Cramped inside a small booth at Joe's Bar, a dingy downtown Canton joint, the guys in Lovedrug talk about their love for their hometown, a city known more for being home to the Pro Football Hall of Fame than its rock scene. "People blow my mind in Canton," says guitarist Jeremy Michael Gifford. "I go to public places to watch people."
Singer Michael Shepard says his favorite thing is the lack of overbearing influences in the city.
"You're free because there's absolutely no music or art scene here, so people are free to do whatever they want," he says.

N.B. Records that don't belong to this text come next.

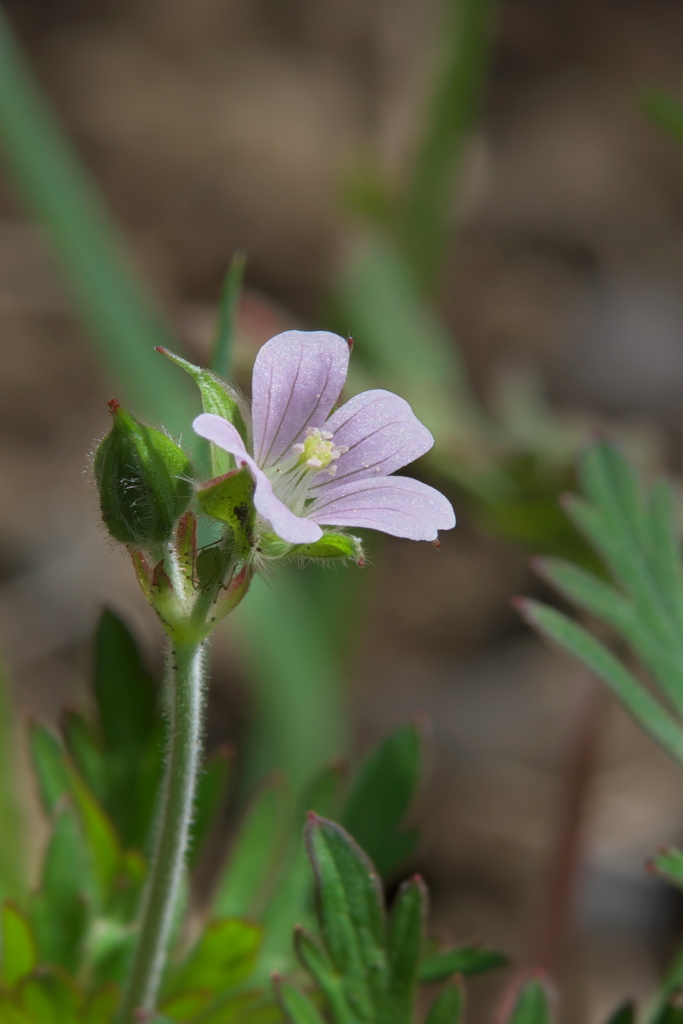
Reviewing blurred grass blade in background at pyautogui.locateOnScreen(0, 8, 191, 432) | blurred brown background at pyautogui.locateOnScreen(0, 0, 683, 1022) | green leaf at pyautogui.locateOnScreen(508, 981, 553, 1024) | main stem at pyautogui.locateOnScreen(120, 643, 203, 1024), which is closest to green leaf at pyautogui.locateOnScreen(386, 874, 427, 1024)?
green leaf at pyautogui.locateOnScreen(508, 981, 553, 1024)

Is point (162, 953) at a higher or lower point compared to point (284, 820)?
lower

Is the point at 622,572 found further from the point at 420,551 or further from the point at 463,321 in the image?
the point at 463,321

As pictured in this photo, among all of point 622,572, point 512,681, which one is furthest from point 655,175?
point 622,572

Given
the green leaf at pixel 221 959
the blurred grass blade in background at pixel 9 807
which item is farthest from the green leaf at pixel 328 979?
the blurred grass blade in background at pixel 9 807

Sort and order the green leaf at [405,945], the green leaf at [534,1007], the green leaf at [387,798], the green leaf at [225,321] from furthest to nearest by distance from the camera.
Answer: the green leaf at [387,798] < the green leaf at [225,321] < the green leaf at [534,1007] < the green leaf at [405,945]

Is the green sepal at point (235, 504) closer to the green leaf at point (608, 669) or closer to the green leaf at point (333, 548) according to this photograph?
the green leaf at point (333, 548)

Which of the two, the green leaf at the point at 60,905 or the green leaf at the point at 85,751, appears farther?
the green leaf at the point at 85,751

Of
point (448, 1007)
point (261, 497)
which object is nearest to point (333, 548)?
point (261, 497)

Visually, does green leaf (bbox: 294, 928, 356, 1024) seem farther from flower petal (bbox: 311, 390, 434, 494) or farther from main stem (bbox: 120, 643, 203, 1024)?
flower petal (bbox: 311, 390, 434, 494)
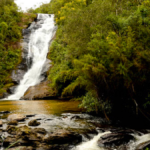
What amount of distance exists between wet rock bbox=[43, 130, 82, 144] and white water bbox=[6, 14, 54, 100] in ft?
49.9

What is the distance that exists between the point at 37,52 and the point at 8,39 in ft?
21.9

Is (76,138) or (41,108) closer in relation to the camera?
(76,138)

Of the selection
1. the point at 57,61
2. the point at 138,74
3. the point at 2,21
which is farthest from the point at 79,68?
the point at 2,21

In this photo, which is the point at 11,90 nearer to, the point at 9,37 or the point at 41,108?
the point at 41,108

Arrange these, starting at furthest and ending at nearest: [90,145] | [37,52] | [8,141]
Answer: [37,52] < [90,145] < [8,141]

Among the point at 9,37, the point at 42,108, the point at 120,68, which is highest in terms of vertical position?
the point at 9,37

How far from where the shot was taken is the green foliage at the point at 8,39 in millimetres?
26703

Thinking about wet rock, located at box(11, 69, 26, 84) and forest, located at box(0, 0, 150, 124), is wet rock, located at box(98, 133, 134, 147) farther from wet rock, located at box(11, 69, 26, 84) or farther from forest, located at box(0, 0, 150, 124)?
wet rock, located at box(11, 69, 26, 84)

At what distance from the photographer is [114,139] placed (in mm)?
7266

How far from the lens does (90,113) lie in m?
11.7

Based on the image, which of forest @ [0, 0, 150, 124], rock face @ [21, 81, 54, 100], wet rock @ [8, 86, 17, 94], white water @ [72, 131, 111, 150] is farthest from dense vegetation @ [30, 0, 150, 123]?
wet rock @ [8, 86, 17, 94]

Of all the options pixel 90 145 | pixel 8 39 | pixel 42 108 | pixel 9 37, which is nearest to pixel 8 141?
pixel 90 145

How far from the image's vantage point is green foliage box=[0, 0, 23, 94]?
26.7 m

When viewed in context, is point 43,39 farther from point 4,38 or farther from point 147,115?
point 147,115
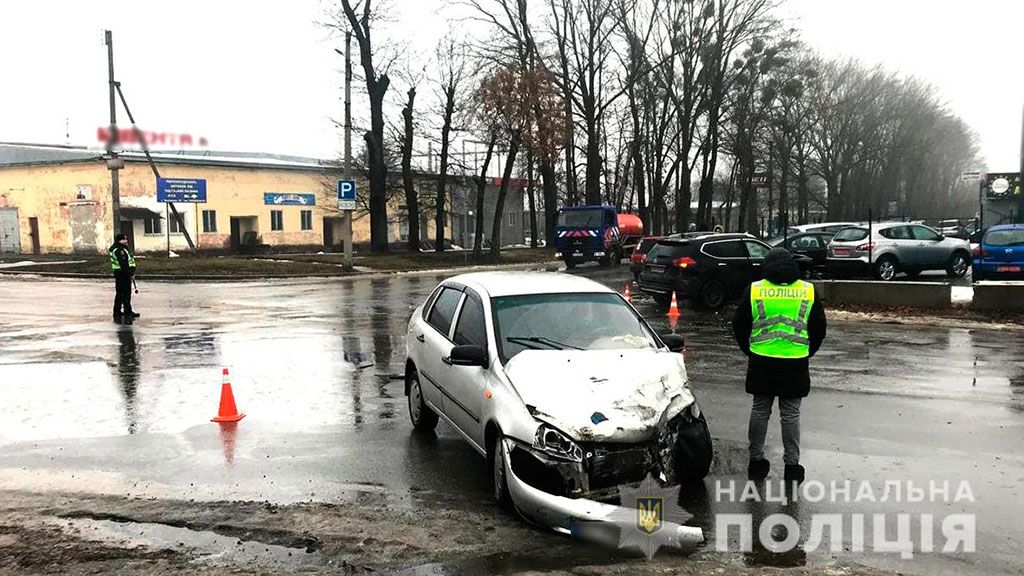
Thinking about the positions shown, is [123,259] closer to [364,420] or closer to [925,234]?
[364,420]

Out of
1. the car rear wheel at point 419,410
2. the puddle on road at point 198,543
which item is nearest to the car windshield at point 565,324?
the car rear wheel at point 419,410

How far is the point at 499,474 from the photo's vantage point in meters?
5.27

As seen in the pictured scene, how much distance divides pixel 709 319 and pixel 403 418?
31.3ft

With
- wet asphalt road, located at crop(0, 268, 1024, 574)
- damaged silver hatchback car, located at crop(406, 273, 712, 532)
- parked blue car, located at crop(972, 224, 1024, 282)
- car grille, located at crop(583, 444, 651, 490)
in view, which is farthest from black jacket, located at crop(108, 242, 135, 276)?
parked blue car, located at crop(972, 224, 1024, 282)

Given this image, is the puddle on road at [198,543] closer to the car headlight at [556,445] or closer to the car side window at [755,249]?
the car headlight at [556,445]

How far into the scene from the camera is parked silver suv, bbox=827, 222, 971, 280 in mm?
20844

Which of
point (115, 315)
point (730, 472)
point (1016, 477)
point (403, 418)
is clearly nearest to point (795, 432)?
point (730, 472)

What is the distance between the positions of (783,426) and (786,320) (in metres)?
0.82

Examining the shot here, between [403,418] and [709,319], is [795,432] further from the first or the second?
[709,319]

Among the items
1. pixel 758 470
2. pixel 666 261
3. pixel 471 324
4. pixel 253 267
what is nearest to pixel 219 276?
pixel 253 267

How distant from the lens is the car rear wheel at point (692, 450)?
17.2 ft

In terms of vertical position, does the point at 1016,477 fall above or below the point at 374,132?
below

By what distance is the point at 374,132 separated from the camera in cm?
4125

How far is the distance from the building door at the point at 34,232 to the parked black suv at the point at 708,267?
4557cm
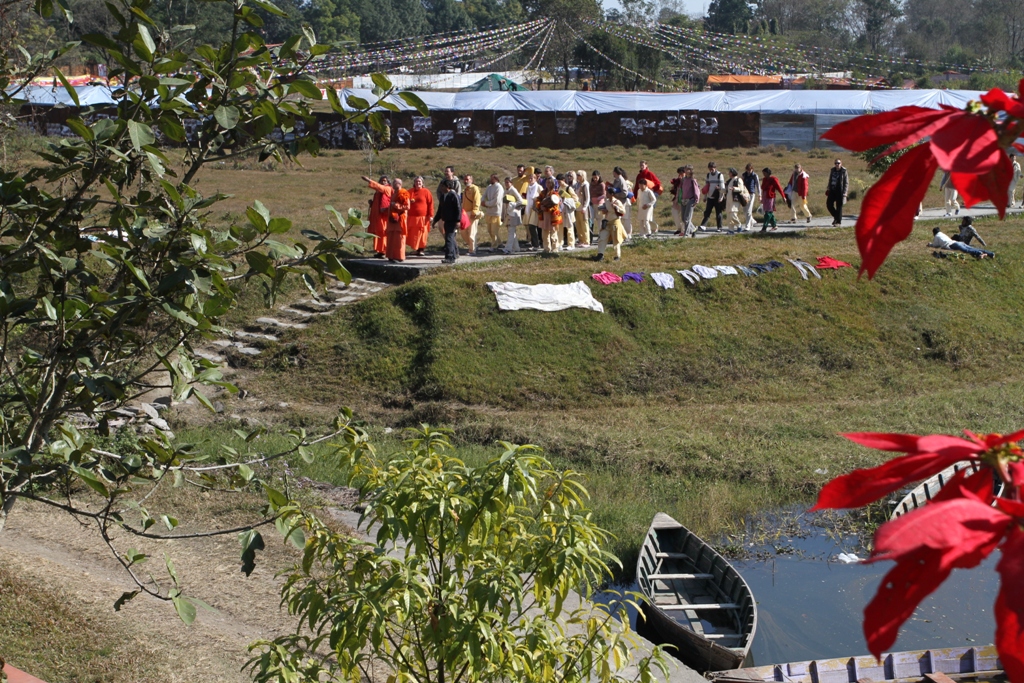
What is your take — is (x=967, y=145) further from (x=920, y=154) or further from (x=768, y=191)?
(x=768, y=191)

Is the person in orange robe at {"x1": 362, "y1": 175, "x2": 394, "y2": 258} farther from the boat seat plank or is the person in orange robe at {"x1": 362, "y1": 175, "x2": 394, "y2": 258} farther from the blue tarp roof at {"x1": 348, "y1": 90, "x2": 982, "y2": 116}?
the blue tarp roof at {"x1": 348, "y1": 90, "x2": 982, "y2": 116}

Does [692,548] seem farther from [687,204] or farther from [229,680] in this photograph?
[687,204]

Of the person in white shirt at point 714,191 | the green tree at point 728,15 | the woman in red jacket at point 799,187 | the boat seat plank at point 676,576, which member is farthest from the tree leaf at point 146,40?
the green tree at point 728,15

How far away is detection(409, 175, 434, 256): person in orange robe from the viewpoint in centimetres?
1905

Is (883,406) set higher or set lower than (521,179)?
lower

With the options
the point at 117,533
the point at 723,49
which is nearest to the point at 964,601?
the point at 117,533

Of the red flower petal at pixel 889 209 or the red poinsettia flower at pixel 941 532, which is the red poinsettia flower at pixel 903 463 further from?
the red flower petal at pixel 889 209

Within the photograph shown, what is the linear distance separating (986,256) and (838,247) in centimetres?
335

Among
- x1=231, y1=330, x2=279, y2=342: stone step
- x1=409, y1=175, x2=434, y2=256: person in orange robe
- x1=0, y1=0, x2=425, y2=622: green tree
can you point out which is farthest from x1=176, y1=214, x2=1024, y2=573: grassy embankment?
x1=0, y1=0, x2=425, y2=622: green tree

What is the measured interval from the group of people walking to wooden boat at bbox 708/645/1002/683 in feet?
38.6

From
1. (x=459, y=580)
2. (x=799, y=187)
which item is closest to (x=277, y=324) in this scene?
(x=799, y=187)

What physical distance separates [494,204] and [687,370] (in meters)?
5.71

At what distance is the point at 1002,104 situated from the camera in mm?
1604

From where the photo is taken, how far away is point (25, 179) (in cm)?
405
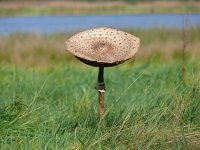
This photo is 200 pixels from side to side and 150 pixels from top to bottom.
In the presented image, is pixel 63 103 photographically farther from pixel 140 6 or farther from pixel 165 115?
pixel 140 6

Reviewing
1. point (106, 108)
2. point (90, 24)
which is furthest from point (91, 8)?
point (106, 108)

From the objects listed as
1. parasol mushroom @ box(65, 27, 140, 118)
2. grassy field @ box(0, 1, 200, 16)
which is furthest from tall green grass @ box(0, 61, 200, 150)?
grassy field @ box(0, 1, 200, 16)

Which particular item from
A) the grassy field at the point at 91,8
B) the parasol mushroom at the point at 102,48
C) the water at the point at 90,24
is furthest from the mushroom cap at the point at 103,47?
the grassy field at the point at 91,8

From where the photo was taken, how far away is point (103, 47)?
151 inches

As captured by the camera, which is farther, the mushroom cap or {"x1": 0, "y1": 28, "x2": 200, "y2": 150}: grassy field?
the mushroom cap

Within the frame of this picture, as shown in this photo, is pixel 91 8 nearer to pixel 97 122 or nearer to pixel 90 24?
pixel 90 24

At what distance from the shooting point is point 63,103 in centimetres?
470

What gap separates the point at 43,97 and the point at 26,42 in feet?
21.3

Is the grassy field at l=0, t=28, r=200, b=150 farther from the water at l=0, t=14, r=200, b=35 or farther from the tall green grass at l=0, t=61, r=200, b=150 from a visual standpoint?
the water at l=0, t=14, r=200, b=35

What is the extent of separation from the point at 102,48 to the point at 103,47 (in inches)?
0.8

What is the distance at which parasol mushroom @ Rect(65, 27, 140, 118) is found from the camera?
369cm

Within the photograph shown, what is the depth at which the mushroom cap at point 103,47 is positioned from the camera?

As the band talks about other cities where it's performed, drummer James Childress adds, "It's a beautiful thing to feel stuck here but not stuck somewhere else."
Originally from Columbus, bassist Thomas Bragg is still getting acquainted with Canton, he says, but hasn't had a hard time adjusting.
"Upon moving here it felt like my world just got a little bigger, because I'm constantly meeting new people," he says.
While working on its new album, The Sucker Punch Show, which comes out later this month, Lovedrug stayed in an apartment-style hotel in Santa Monica, California, and was there long enough to have at least one surreal encounter. One night, while walking alone, Gifford stayed out late to watch a film crew shoot scenes for a movie near the beach. On his way back to the hotel, he noticed a man poking his head out from behind a tree.
"He jumped right out in front of me and was making strange hand gestures," he recalls. "I think he tried to cast a spell on me."
If there was a spell cast on Lovedrug, you wouldn't know it by listening to the album. The band delivers what it calls its most abrasive material. The vocals hit you in the face; the music is equally aggressive. The band clearly benefited from working with Michael Beinhorn, who produced Soundgarden's 1994 breakout, Superunknown, and worked with the Red Hot Chili Peppers. Lovedrug finished the album in a little more than four weeks.
"Superunknown is one of my favorite rock records from the '90s," says Shepard. "Working with [Beinhorn] was an honor, first and foremost, and he played a big part in how this record sounds.
"Good producers don't tell you what to do but guide you to a place you might not have gone before," he continues. "He absolutely did that for us." "He's a genius, and he knows what he wants to hear," adds guitarist Jeremy Michael Gifford.
Shepard says Beinhorn pushed him to write lyrics with a harsher sensibility, something that hasn't gone over well with fans.
"I say exactly what I mean on this record, and we've already gotten hate mail on MySpace," says Shepard.
"I enjoy how it's aggressive and dirty at times," adds Braggs. Since forming in 2001, Lovedrug has released two records - 2004's Pretend You're Alive and 2007's Everything Starts Where It Ends - on the California-based label, the Militia Group. According to Shepard, The Sucker Punch Show was a more collaborative effort than the previous albums, where he primarily controlled the songwriting.
"Everyone added his own personality," he says. "It was the first time this has happened. I would come in with an idea. Everyone would add to it, tear it apart and reconstruct it."
Shepard says there was a point in his career where things weren't so clear. When all three members of his previous band quit on the same night, he says he decided right then that he would never play music again. But when he met the guys in Lovedrug, he changed his mind. His new band was christened to reflect his commitment to making music.
"I couldn't run away from it," he says."Anything you love, you can't run away from. That's Lovedrug."